Thursday, March 8, 2012

Books: Briar Rose by Robert Coover

From my other blog Palimpsest


Briar Rose
by Robert Coover

"You are one of the lucky ones, the old crone says, wagging a gnarled finger at her. Your sisters were locked away in iron towers, lamed and stuck in kitchens, sent to live with savage beasts. They had their hands and feet cut off, were exiled, raped, imprisoned, reviled, monstrously deformed, turned to stone, and killed. Even worse: many of them had their dreams come true. My sisters? Yes, well long ago. Dead now of course."

This is a very odd story. It isn't even really a story. It is more of a post modernist exploration of the quest for a sleeping beauty.

There are three characters: the Prince, the Beauty, and the Old Crone.

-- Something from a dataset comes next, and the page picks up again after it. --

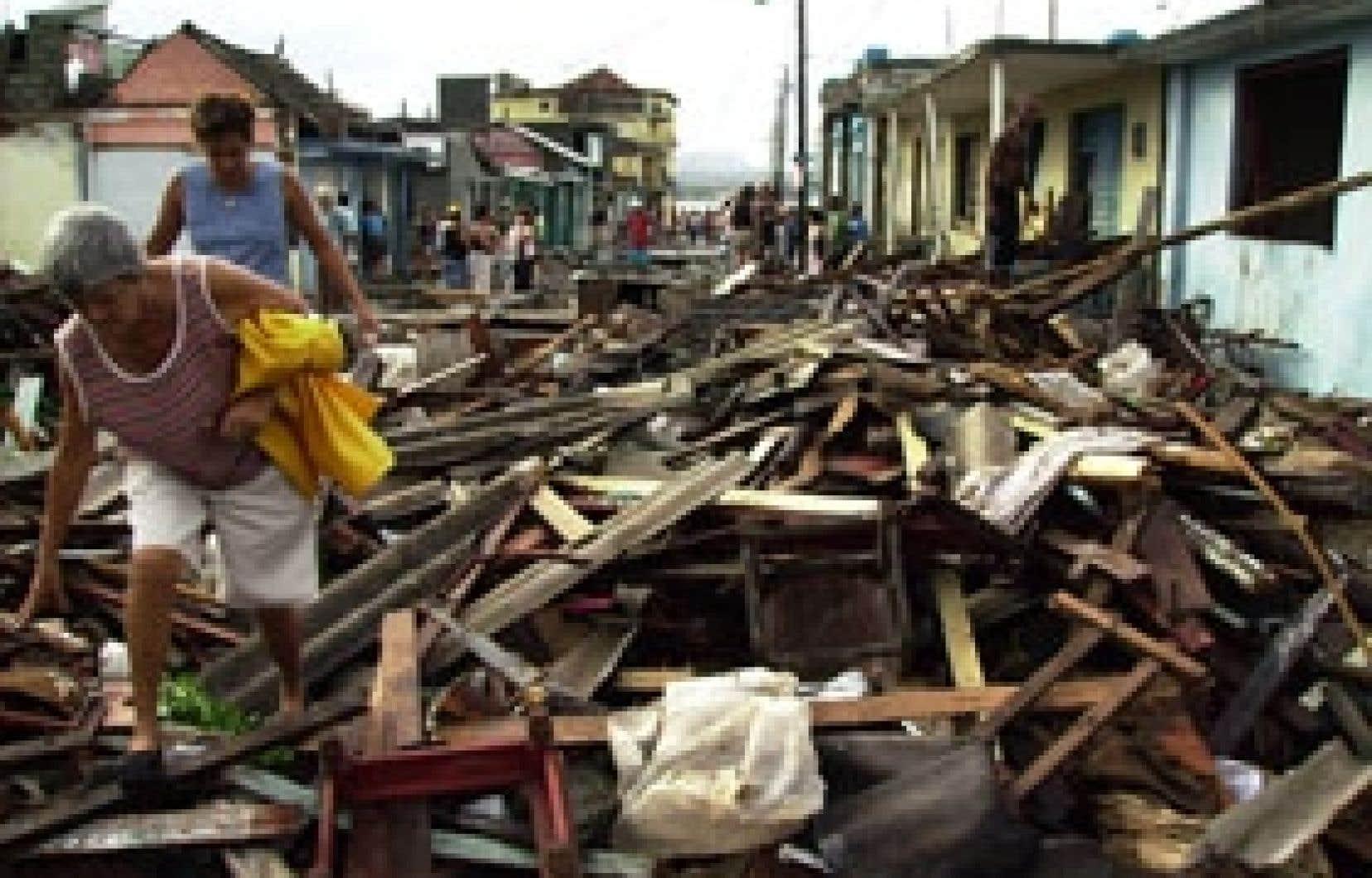 Des citoyens de Baracoa, à Cuba, tentent de se frayer un chemin à travers les débris qui jonchent le sol après le passage de l'ouragan Ike.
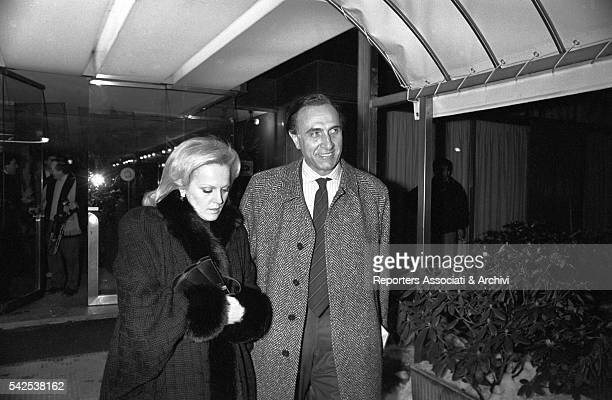 Pippo Baudo , Italian TV host, coming out of a club with his second wife Katia Ricciarelli , famous Italian soprano. Italy, 1980s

The action: the Prince is struggling through the briars, his confidence waining as the thorns thicken, and he obsessively turns over and over his mission, his destiny, the possible outcomes, and the reasons why, eventually drowning in his thoughts.

The Beauty sleeps and dreams of "princes" waking her with odd and disturbing sexual acts - her father, dead princes, a gang of drunken peasants etc. She believes they are all trying to remove the thorn from her, which pricks her in a hidden place. She is comforted by her frequent trips to the safety of the kitchen/ nursery/ her parents room (in the dream state it can be all at once), where she speaks with the Old Crone, the fabled fairy responsible for her pricking. The author claims Sleeping Beauty has no memory, but she has memories of remembering, so (I assume) is left with a constant state of deja vu. She knows she is asleep, and is trapped in this dream-thick stasis.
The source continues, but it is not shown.